It was bitterly cold and getting colder in Lola Prentiss Park in downtown Southampton Sunday afternoon, but, all afternoon long, a crowd of advocates for immigration reform kept growing.
More than 120 strong by mid-afternoon, they came from Hampton Bays and East Hampton and they walked up the street from down in Southampton Village, but many of the ralliers’ journeys had initially spanned the world, from Colombia, from Chilé, from Costa Rica and Guatemala.
Their purpose was simple: to ask the U.S. House of Representatives to put the Comprehensive Immigration Reform bill, which passed the Senate in June, up to a vote.
With just four days left of Congressional sessions this year, ralliers accepted the fact that immigration reform likely won’t be on their agenda this year. But many said their hope, this Christmas, is that it will be put up for a vote early in 2014.
Jahayra Naranja of Hampton Bays said that, while working in the United States, she and many people she knows have not been able to say goodbye to loved ones who have died at home, and only know the babies that have been born since they left through photographs.
“Instead of sending a letter to the North Pole this Christmas, we’re going to send it to Washington,” she said, in translation by Sister Mary Beth Moore of East End Immigrant Advocates. “We want to touch the heart of John Boehner.”
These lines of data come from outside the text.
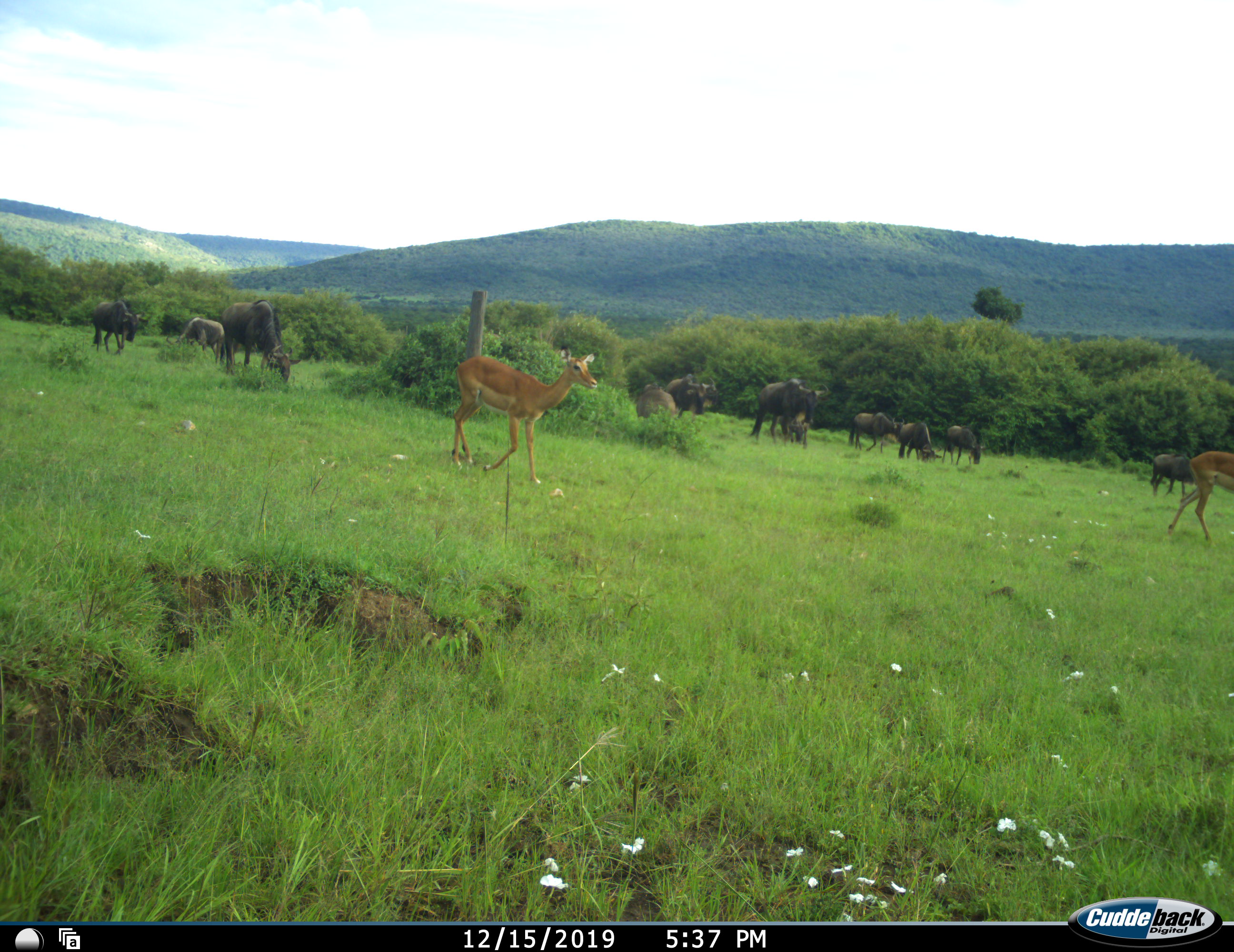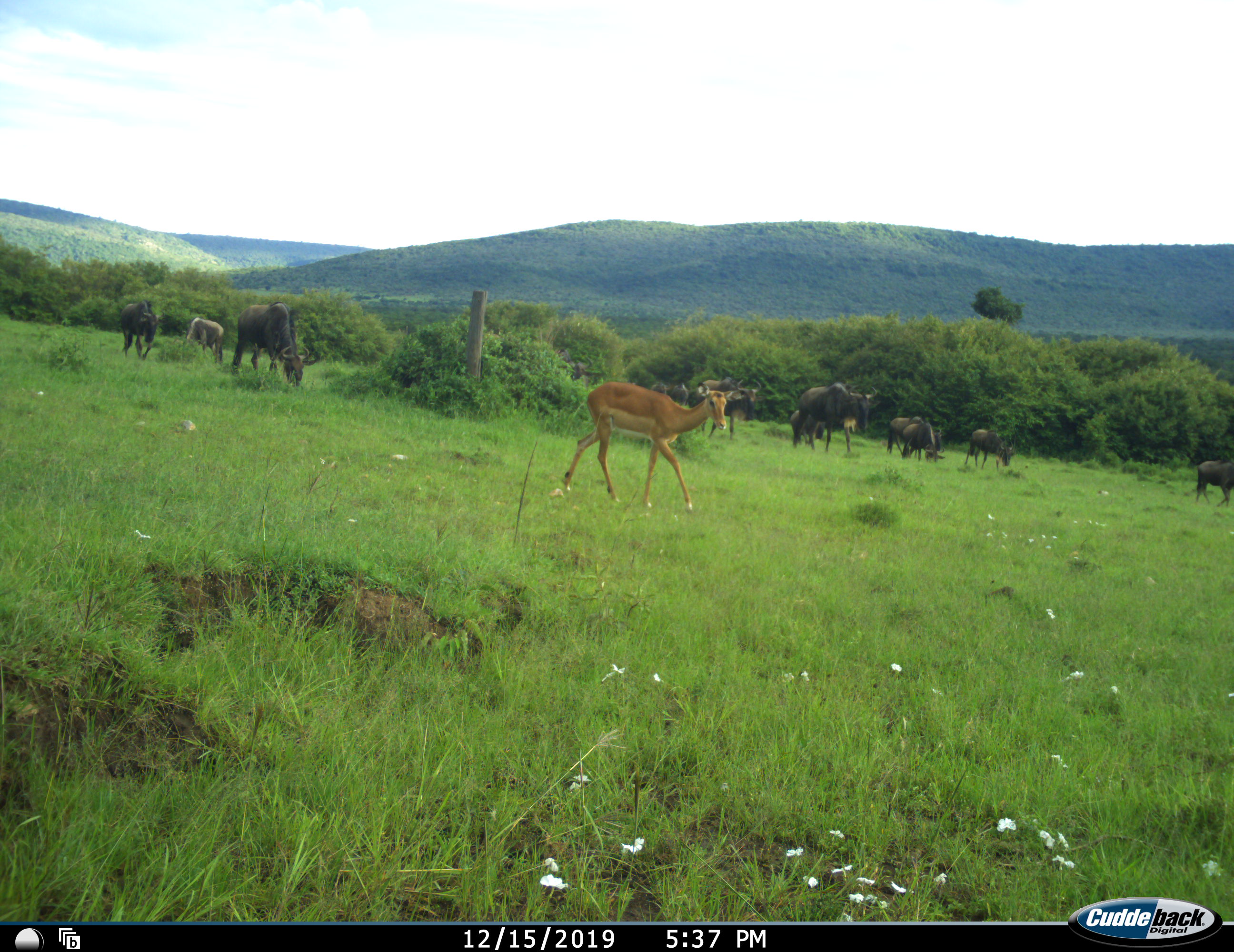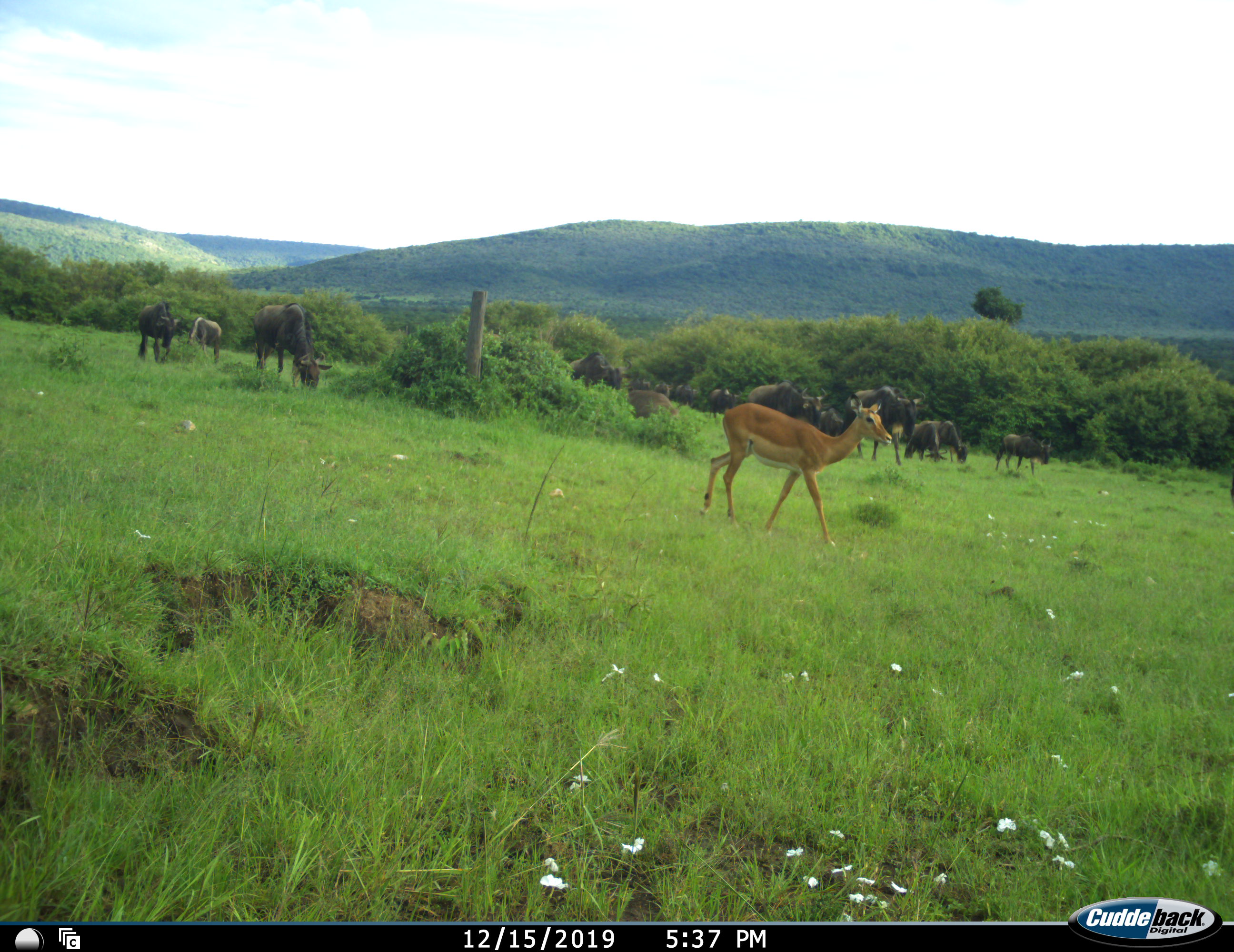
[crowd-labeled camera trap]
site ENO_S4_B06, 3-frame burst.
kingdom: Animalia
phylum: Chordata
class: Mammalia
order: Artiodactyla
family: Bovidae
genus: Aepyceros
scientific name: Aepyceros melampus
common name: impala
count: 2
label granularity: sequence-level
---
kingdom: Animalia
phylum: Chordata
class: Mammalia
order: Artiodactyla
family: Bovidae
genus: Connochaetes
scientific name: Connochaetes taurinus taurinus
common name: blue wildebeest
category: wildebeestblue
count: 11-50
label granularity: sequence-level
“We pay taxes, just like U.S. citizens, and we don’t get anything in return,” she said. “The Dreamers, children without documents, dream of being professionals. We need to make sure their efforts are not in vain. We are the work force here, and we are afraid to walk down the street.”
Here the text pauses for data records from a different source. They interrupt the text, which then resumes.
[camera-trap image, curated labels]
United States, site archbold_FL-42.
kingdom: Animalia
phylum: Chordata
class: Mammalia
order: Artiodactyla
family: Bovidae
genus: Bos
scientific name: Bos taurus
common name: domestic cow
“The time is now,” she said. “Don’t lose your faith.”
The stretch of Southampton near where the ralliers gathered has long been a hot spot for immigration confrontations on the East End. For the better part of a decade, anti-immigration protesters stood outside the 7-Eleven on the corner of County Road 39 and North Sea Road, where many day laborers gather to find work each morning.
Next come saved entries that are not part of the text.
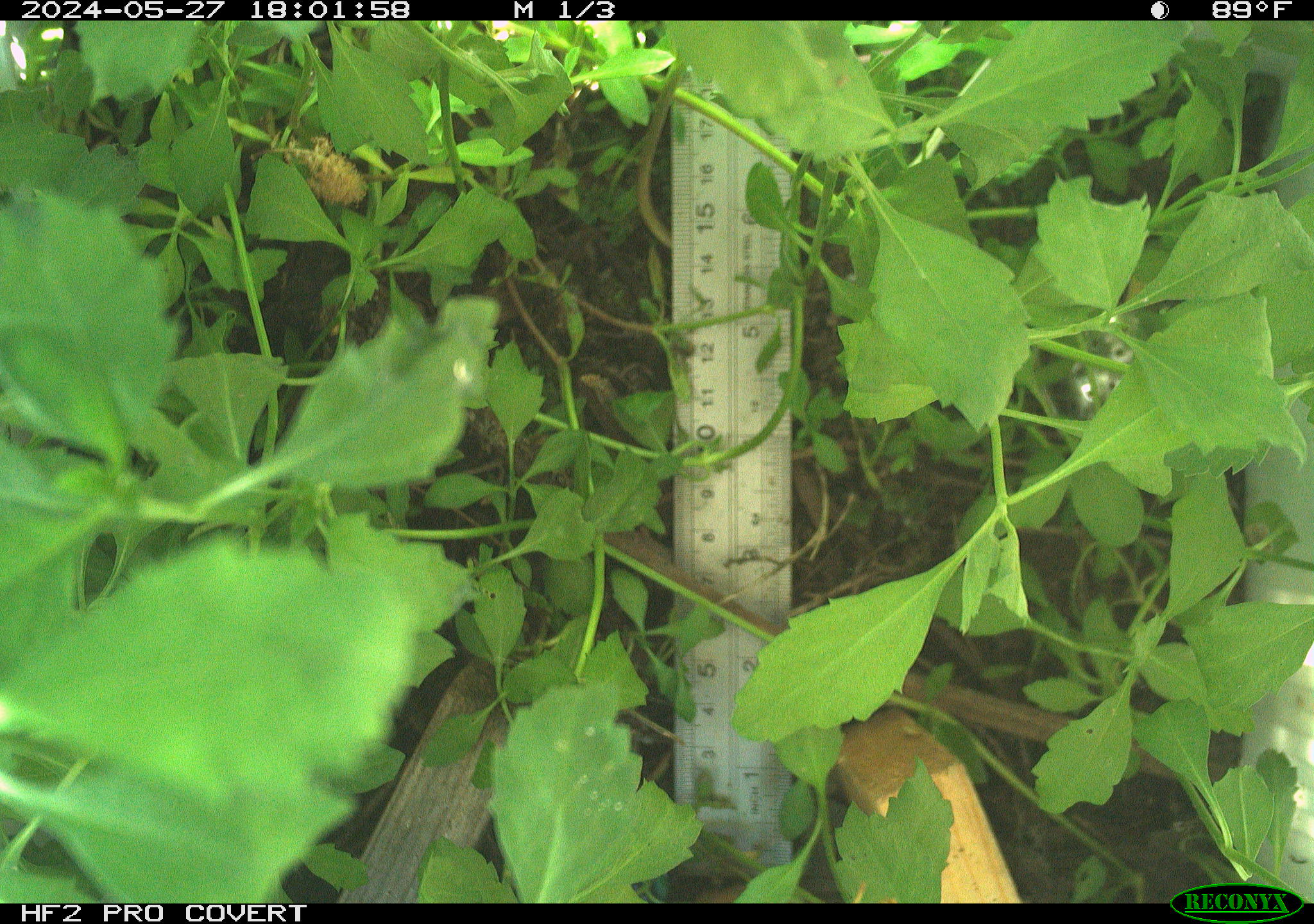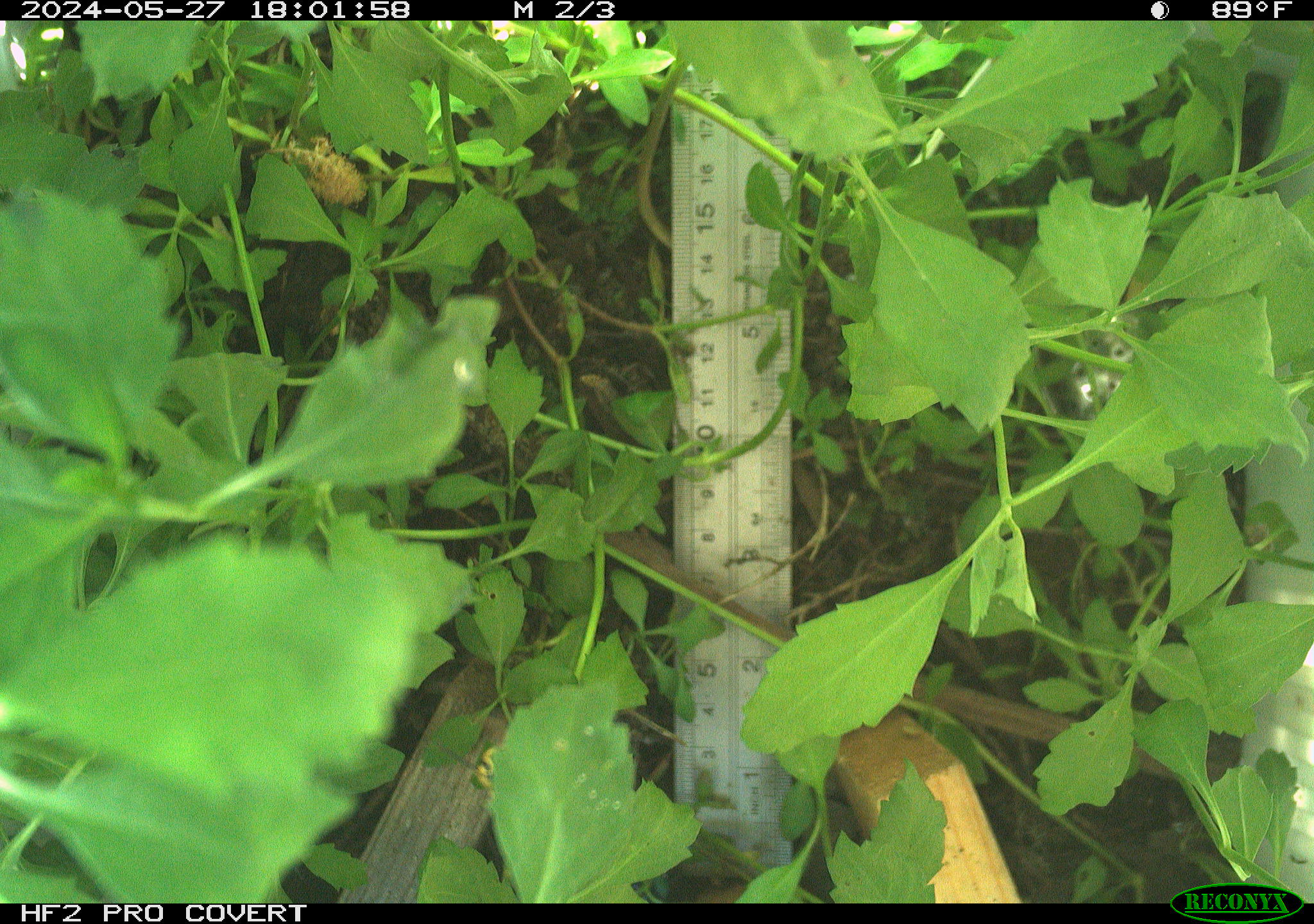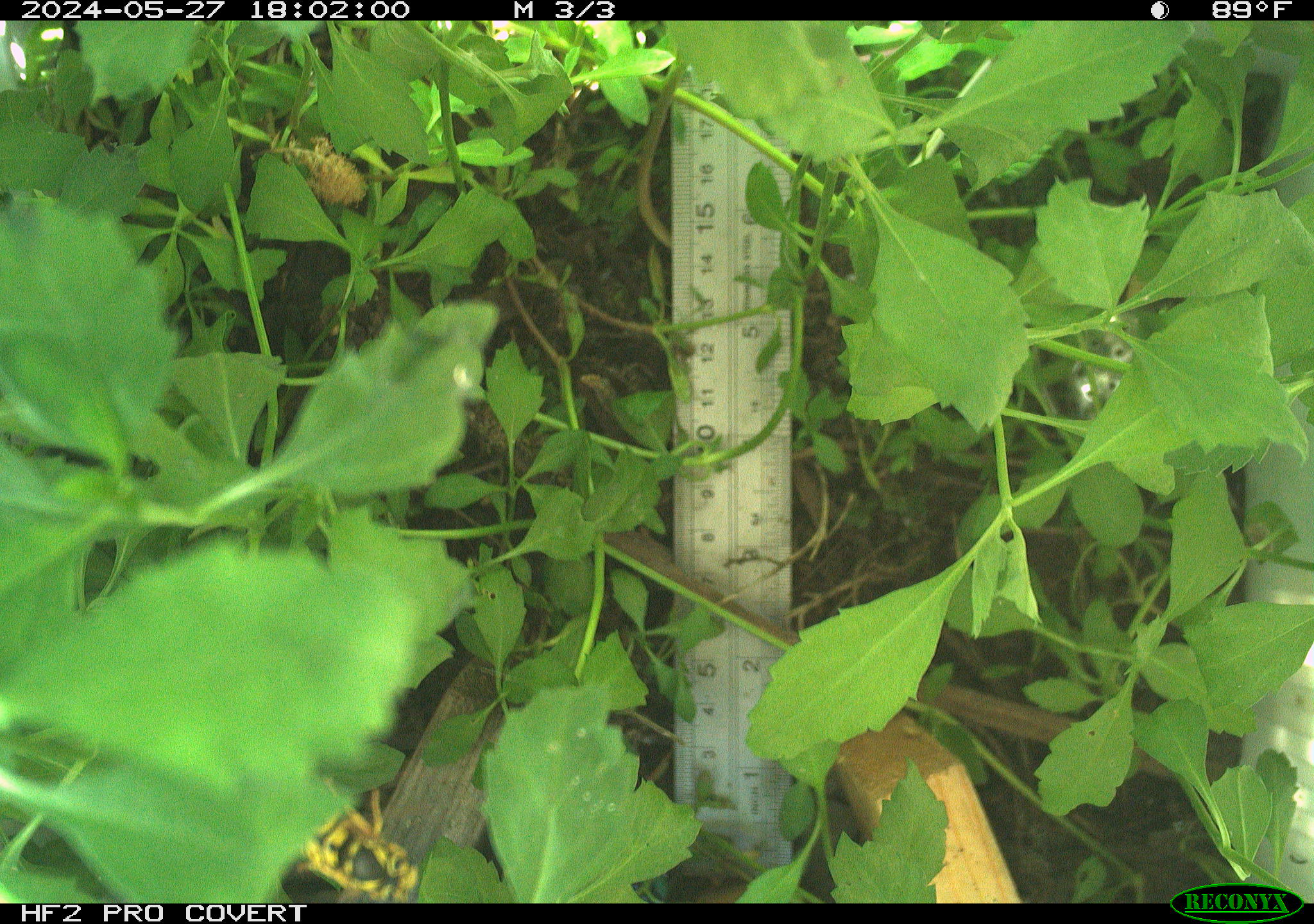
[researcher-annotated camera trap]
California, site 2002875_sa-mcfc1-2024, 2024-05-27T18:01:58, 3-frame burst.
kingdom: Animalia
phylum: Arthropoda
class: Insecta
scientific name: Insecta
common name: insect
Nearly a decade ago, plans to build a hiring hall in Southampton Village were met with severe opposition from neighbors.
But organizers said Sunday’s rally was the first time they’d seen such momentum for immigrant rights on the East End.
“This is a year after we started our effort and look what we’ve built on the East End. It’s amazing. I’ve never seen numbers like this out east,” said Anita Halasz, Executive Director of Long Island Jobs with Justice. “This is what power looks like….Imagine what that power could do in 2014.”
Across the street from the rally, four anti-immigration protesters stood near the North End Cemetery, holding signs that read “No Amnesty,” “You Lost” and “Secure Our Borders.”
They said they had come from New York City as part of the group New Yorkers for Immigration Control and Enforcement, and handed out flyers stating “The American people don’t want the 20 million illegal invaders in our country legalized.” They added that the reform would benefit ultra-rich Silicon Valley billionaires “who want the cheap labor that an army of the newly legalized would provide.” They stood quietly, holding their signs, throughout the rally.
Eastern Long Island NAACP President Lucius Ware lent his support to the ralliers.
“We are all one people,” he said. “We might not have been on the same boat, but we are all immigrants.”
He said comprehensive immigration reform is one of the cornerstone issues the NAACP is currently working on.
“There should be a right to education for all youngsters,” he added. “Let’s do it!”